可保安听了她的话,上下打量了她一番,语气轻蔑地说:“我们负责人很忙,没空见你这种没预约的人。救助的事情我们有专门的流程,你不符合条件,就别来捣乱了。”
无论海宁怎么解释,保安都不肯放行,甚至还摆出了驱赶的姿态。
就在海宁准备离开时,她忽然看到之前在电话里拒绝她的那个男声负责人,陪着几个衣着光鲜的人从教堂里出来,有说有笑地往停车场走去。
那些人手里提着名贵的礼品,负责人的脸上满是谄媚的笑容,和电话里的不耐烦判若两人。
海宁上前拦住他们,质问关于救助的事情,负责人却皱着眉,厉声说:“我说过了,救助是要走流程的,你再胡搅蛮缠,我就叫人了!”
说完,便转身钻进了豪车,扬长而去。
更让海宁心寒的是,几天后,她带着念安去诊所出诊,路过另一间曾经推诿她的教会时,发现教会门口正在举办“慈善捐赠仪式”,现场布置得十分隆重,还有媒体记者在拍照。

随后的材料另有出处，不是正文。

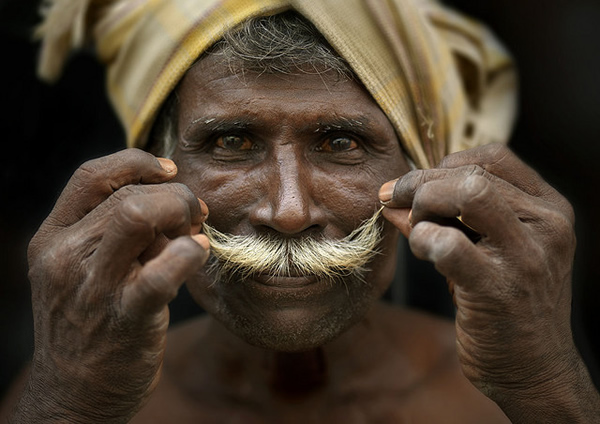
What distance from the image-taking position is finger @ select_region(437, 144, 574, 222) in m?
1.88

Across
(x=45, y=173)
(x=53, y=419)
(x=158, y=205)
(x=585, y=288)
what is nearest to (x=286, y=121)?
(x=158, y=205)

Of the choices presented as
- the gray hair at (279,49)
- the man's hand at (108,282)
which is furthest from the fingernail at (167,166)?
the gray hair at (279,49)

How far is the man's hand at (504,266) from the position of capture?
1.67 m

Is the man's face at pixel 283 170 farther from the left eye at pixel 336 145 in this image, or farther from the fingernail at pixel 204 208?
the fingernail at pixel 204 208

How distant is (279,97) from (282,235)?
406mm

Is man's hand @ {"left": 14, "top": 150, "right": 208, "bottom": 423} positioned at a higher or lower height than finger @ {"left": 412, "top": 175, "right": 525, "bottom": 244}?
lower

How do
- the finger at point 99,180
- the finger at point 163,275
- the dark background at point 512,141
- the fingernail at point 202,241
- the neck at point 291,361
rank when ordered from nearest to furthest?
the finger at point 163,275
the fingernail at point 202,241
the finger at point 99,180
the neck at point 291,361
the dark background at point 512,141

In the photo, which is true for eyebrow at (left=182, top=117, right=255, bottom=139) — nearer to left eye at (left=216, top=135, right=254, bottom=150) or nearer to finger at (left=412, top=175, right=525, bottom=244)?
left eye at (left=216, top=135, right=254, bottom=150)

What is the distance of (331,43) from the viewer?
2084 millimetres

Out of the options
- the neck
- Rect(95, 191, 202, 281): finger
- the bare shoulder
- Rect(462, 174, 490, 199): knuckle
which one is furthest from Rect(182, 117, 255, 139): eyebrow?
the bare shoulder

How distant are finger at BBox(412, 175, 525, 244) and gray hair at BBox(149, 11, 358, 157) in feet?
1.89

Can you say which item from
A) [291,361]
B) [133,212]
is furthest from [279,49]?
[291,361]

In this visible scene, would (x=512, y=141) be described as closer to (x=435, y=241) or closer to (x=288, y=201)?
(x=288, y=201)

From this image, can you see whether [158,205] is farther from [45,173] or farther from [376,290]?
[45,173]
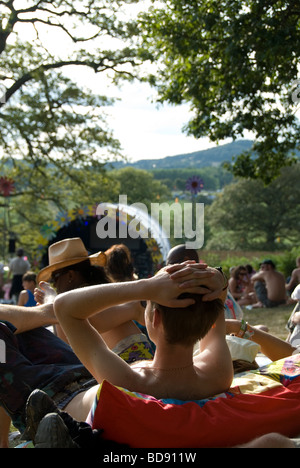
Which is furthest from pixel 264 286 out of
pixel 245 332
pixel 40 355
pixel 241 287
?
pixel 40 355

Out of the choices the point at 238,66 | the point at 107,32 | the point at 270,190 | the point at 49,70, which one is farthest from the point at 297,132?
the point at 270,190

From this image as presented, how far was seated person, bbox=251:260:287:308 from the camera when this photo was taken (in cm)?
1099

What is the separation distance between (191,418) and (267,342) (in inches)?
50.3

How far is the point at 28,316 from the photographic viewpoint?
2350 millimetres

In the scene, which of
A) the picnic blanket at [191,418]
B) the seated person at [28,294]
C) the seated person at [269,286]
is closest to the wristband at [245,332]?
the picnic blanket at [191,418]

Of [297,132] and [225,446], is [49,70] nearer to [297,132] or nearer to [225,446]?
[297,132]

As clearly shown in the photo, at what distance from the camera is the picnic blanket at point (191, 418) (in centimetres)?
161

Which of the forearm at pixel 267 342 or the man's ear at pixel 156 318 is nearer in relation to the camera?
the man's ear at pixel 156 318

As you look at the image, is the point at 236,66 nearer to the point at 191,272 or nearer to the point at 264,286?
the point at 264,286

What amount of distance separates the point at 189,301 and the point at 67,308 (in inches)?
16.0

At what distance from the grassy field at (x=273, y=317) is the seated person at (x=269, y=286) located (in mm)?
195

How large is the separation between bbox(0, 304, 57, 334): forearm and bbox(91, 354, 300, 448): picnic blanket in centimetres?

教会的神职人员站在台上,拿着话筒慷慨激昂地宣讲着命运女神的悲悯教义,强调教会对穷人的关怀,台下的信徒们纷纷捐款,场面十分热闹。
果然,还真的是……
海宁停下脚步,看着台上那些口口声声说着“帮助穷人”的人,想起了那位跳河的母亲,想起了老城区教会里简陋的陈设和老修女真诚的帮助,心里涌起一阵强烈的讽刺。她抱着念安,转身走进了旁边的小巷。
那里有几个之前被她治好的暗物质后遗症患者,正因为没有收入来源而发愁。
海宁把从老城区教会拿到的奶粉分了一些给其中一个有婴儿的家庭,又联系了老修女,把这些患者的情况告诉了她。
老修女二话不说,就答应帮忙对接资源,给这些患者提供一些临时的活计,让他们能勉强维持生计。而那些举办盛大捐赠仪式的教会,却始终没有对这些真正需要帮助的人伸出援手。